Lastly, the thing I think is most likely to happen is that AEW will just overuse this shiny new toy of cross promotion feuds. So far it has made for amazingly fun “what ifs”, but if over used too much, the same level of excitement from KENTA appearing will be hard to match. This is pretty obvious, but I’ll say it anyway: surprises are best when they’re not the norm. Too much interaction between promotions will make it so that same level of excitement when someone from another promotion pops up is lowered drastically.

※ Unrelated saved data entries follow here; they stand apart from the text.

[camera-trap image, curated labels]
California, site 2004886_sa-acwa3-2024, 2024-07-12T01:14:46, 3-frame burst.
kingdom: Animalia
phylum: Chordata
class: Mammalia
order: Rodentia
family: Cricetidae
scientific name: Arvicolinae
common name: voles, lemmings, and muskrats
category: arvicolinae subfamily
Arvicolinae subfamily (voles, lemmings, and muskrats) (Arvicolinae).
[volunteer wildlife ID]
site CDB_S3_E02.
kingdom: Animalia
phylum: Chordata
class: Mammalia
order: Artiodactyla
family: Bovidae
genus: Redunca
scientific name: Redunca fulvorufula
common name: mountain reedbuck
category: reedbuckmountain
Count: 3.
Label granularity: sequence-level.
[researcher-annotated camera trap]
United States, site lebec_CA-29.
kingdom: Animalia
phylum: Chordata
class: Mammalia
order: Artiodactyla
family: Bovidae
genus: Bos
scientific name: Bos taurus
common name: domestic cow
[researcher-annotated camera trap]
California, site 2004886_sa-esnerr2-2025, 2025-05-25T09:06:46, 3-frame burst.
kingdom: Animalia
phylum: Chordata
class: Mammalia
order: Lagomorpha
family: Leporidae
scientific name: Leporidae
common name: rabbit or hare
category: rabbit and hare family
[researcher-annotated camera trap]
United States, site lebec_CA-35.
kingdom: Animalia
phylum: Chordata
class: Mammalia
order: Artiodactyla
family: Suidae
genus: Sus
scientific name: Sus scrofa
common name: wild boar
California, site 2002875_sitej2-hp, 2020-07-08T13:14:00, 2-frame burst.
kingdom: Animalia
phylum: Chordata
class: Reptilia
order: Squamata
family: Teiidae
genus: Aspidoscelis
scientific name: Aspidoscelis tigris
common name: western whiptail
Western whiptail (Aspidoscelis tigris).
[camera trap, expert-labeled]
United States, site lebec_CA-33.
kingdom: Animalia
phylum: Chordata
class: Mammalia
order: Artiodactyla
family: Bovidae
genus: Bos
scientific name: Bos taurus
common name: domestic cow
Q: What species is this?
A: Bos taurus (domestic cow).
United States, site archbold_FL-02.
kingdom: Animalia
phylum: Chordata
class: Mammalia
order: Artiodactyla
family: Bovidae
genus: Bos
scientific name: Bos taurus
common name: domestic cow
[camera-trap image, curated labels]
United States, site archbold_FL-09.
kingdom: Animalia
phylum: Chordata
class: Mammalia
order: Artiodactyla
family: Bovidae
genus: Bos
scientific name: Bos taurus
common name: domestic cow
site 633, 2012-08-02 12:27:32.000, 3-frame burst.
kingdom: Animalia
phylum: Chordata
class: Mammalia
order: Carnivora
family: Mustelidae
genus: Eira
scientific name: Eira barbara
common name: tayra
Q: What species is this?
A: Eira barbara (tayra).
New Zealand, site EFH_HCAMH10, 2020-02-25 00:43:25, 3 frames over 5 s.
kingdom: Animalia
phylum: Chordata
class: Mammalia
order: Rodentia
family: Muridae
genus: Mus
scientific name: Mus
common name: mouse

So how to handle these issues? Well, I think IMPACT did a great job of this back during the Hardys’ Expedition of Gold. While the Hardys toured around the country and fought in different indie promotions for their tag titles, IMPACT would play a clip show every week of their exploits. This allowed for each match to be easily cut up into fun montages. Anything with more weight to it may need a different approach though, which is where we run into problems.
NJPW has, of course, had their fair share of wrestlers from other promotions come in, as is the reason for KENTA’s attack last Wednesday. However, until now they have kept those feuds purely to their show. Any NJPW plot is usually confined to NJPW. Likewise, anything that may happen to someone in NJPW isn’t needed information to understand any concurrent plot lines in different promotions.
So we can’t really look to the way NJPW has done it as a model for how to handle these things either, as they too are now outside of their own comfort zone.
So what’s the easiest way to avoid all these possible issues? The simple answer is just make sure to keep these interactions are occasional things, not to make it a regular occurrence. Perhaps just a couple feuds per year. However, that isn’t a hard rule, because I think the different promotions could honestly do an amazing all-out invasion angle for a month or two while still avoiding these pitfalls. So in the end, the real advice is more nebulous: be careful, read the room, know when to be more liberal and when to be more conservative. This way, the new world that these promotions have opened a door to can be the best it can be.